Friday, November 09, 2018
BioTime, Inc., and Asterias Biotherapeutics, Inc., today announced that they have entered into a definitive merger agreement whereby BioTime will acquire all of the remaining outstanding common stock of Asterias that are not currently owned by BioTime. Asterias stockholders will receive 0.71 shares of BioTime common shares for every share of Asterias common stock and will own approximately 16.2% of the combined company. Subject to customary closing conditions, including approval by the respective shareholders of BioTime and Asterias, the transaction is expected to be completed in the first quarter of 2019.
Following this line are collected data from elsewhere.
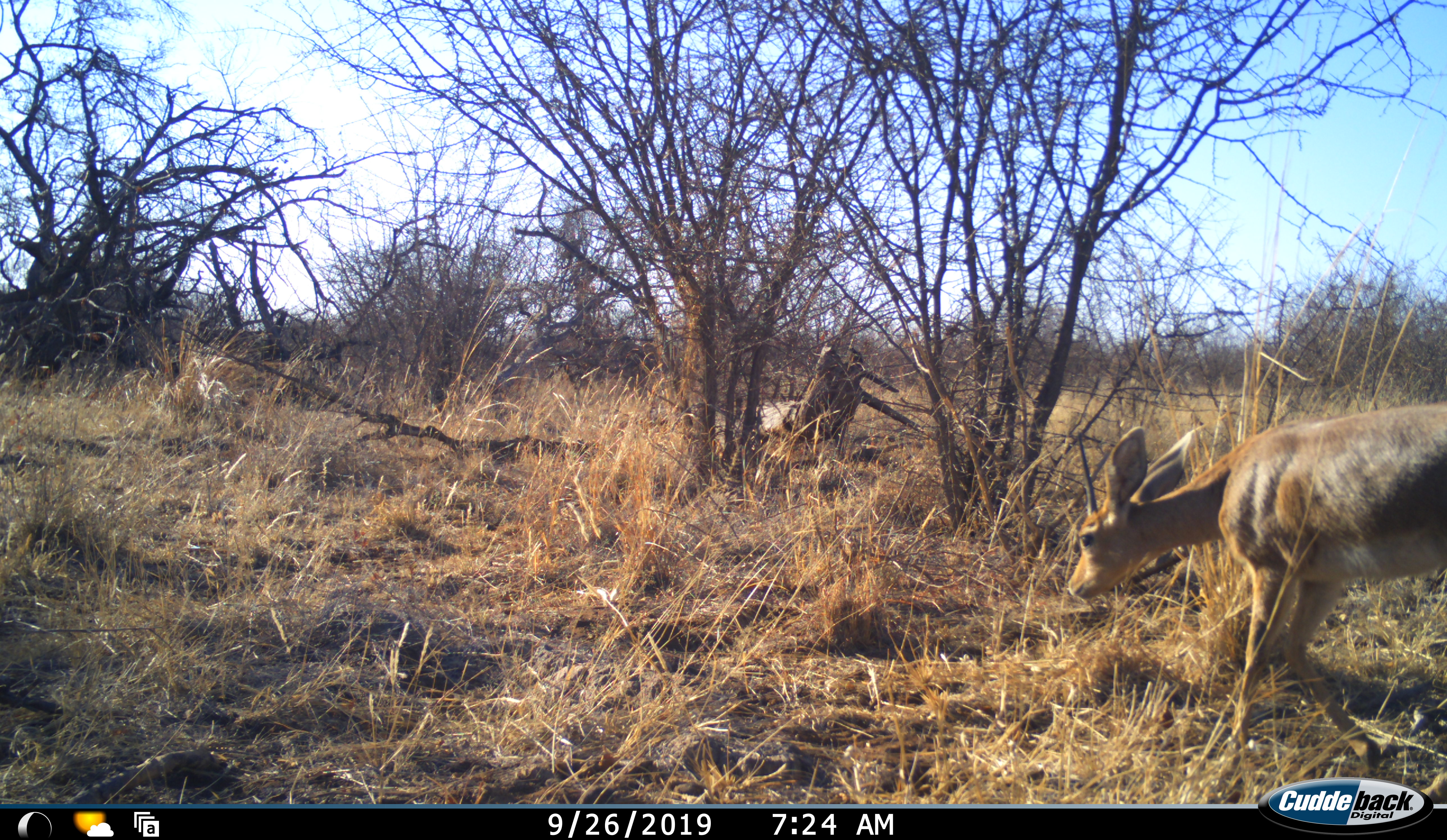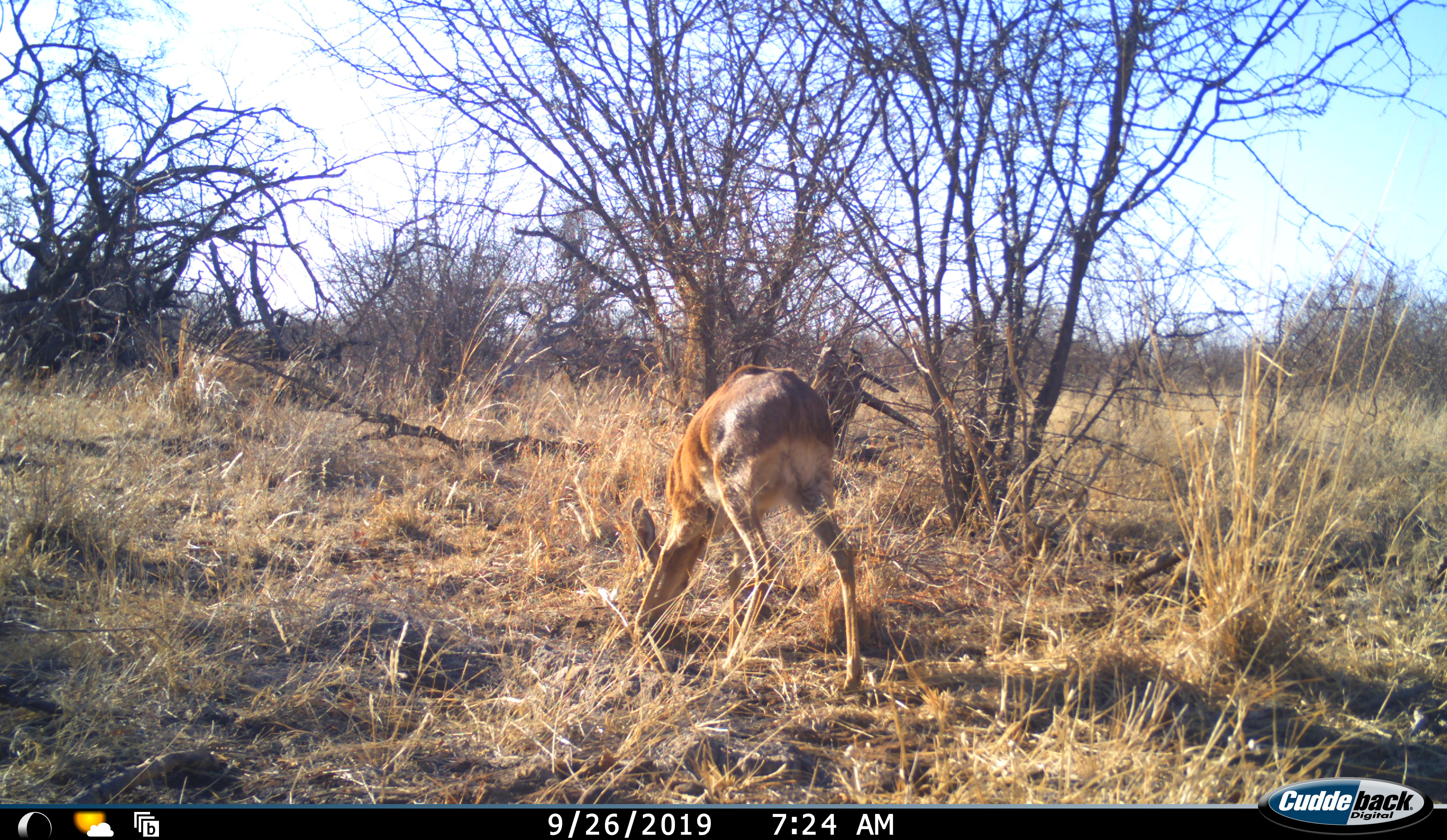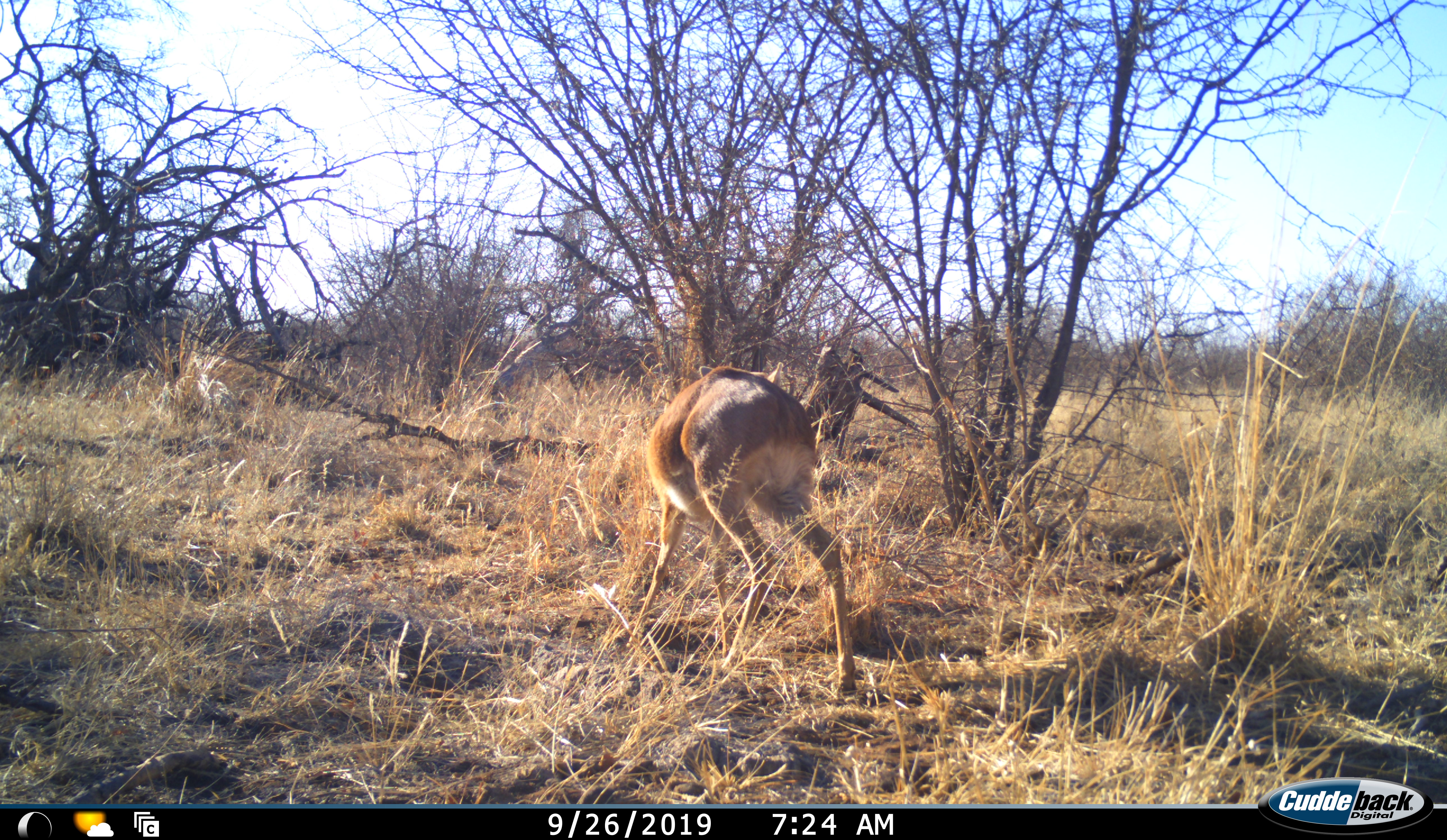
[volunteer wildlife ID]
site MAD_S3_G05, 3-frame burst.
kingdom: Animalia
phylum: Chordata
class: Mammalia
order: Artiodactyla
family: Bovidae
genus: Redunca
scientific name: Redunca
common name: reedbuck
Reedbuck (Redunca), count 1. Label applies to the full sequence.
“Our vision is to build BioTime into a premier cell therapy company and this acquisition can support that transformation as it not only diversifies our pipeline with two additional clinical-stage assets addressing high unmet medical needs, but also adds partnerships with notable institutions such as the California Institute for Regenerative Medicine and Cancer Research UK,” stated Brian M. Culley, Chief Executive Officer of BioTime. “We believe this merger is an exciting opportunity for BioTime’s shareholders to benefit from the potential future value of a more differentiated pipeline as well as the opportunity to impact disease areas that are in desperate need of innovative therapeutic approaches.”
“This transaction can create substantial value for our stockholders, employees and our clinical programs,” stated Michael Mulroy, Chief Executive Officer of Asterias. “The stock merger structure provides Asterias stockholders the ability to continue their investment in our clinical programs in spinal cord injury and non-small cell lung cancer as part of a larger, more diversified company with greater resources.”